EXTRACT TO READ =>
------------------------------------

Gone was the playful, engaged father who knew instinctively how to connect with his children and who would tell them stories of Christopher Robin and Sam McGee. In its place was a man whose own guilt made him require a subjugation and belief from his children that must have paralleled his own deep inner sense that his misfortunes were all his fault in God's eyes. My father became a dogmatic, born-again Christian and in the process left love and warmth toward his next of kin out of the picture. Before my father's conversion, I felt he was for me, on my side. After his conversion, it seemed he had turned against me.
I have a vivid memory from the age of twelve, during a summer on Gull Lake, of my father bringing back to the house a colleague from the Gull Lake Bible conference. The man smelled of cheap after-shave lotion and sweat, and he and my father together forced me down onto my knees while my father demanded that I take Jesus "as my personal savior." Although over the years I learned to view myself and life in deeply religious terms, this experience had nothing of that religious flavor to it. It was all about coercion, rigidity, and subjugation, none of which have anything to do with what the historical Christ represents. Of course, I wasn't thinking in those terms then, but I certainly felt the alienation, control, and lack of love in my father's behavior. I refused his demand.
My father's conversion, and the way he expressed it, lost me my father, replacing him with a harsh disciplinarian. While my father must have felt he had returned to the religion of his own father, there was a vast difference between the two in the way their religious sense manifested. My grandfather emanated authority, but didn't ask for it. You wanted to hear him and listen to him and be with him simply because of who he was. My father, instead, demanded authority and obedience, but by virtue of this demand, failed to be convincing. His interior seemed empty.
True spirituality and religious commitment are about adherence to a transcendent order of things, an order that manifests itself through our own transformation into an increasingly loving person who then supports the well-being, growth, and transformation of others. Our own transformation, because it is so deep, is also always, in a certain sense, homegrown. It grows out of experience, often out of the sufferings and challenges of life, and out of the way life demands that we become bigger and better than we are. The study of religious texts and listening to religious sermons can provide deeply important stimuli along the way. But there is no text and no doctrine that can replace or substitute for the inner commitment to self and others that grows out of a profound self-questioning, and that forces us to confront the purpose of our life and of our relationship to others. When such self-questioning is deep, it leads to heightened compassion and care, and to an attempt to change the world for the better. But if we turn to a religious doctrine out of fear, anxiety, and guilt, as I believe on some level my father must have done, religious commitment becomes something imposed and doctrinaire. Instead of growing, we shrink as human beings.

------------------------------------

INFORMATION SHOWN =>
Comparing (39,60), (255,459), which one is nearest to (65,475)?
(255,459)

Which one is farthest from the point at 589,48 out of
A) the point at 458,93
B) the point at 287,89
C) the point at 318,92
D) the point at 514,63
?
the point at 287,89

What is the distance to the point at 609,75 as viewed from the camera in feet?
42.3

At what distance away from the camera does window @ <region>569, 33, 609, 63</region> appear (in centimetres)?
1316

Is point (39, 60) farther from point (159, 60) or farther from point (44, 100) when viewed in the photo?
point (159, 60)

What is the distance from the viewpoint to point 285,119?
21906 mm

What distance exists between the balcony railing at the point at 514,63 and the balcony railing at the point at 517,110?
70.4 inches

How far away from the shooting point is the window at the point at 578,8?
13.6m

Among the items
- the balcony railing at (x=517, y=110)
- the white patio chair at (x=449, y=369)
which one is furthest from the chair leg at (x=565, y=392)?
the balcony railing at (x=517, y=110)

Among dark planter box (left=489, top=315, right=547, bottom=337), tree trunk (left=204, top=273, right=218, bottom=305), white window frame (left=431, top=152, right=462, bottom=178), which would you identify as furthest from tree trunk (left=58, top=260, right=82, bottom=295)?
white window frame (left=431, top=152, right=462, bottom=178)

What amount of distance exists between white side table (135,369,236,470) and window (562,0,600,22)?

------------------------------------

TASKS TO PERFORM =>
(1) In the memoir passage, what did the colleague from the Gull Lake Bible conference smell of?
(2) Translate this sentence from the memoir passage into Spanish: "My grandfather emanated authority, but didn't ask for it."
(3) According to the memoir passage, out of what feelings can turning to a religious doctrine make religious commitment imposed and doctrinaire? List them all.
Use only the memoir passage, not the records.

RESULTS OF THE EXERCISE =>
(1) Cheap after-shave lotion and sweat.

(2) Mi abuelo irradiaba autoridad, pero no la pedía.

(3) Fear, anxiety, guilt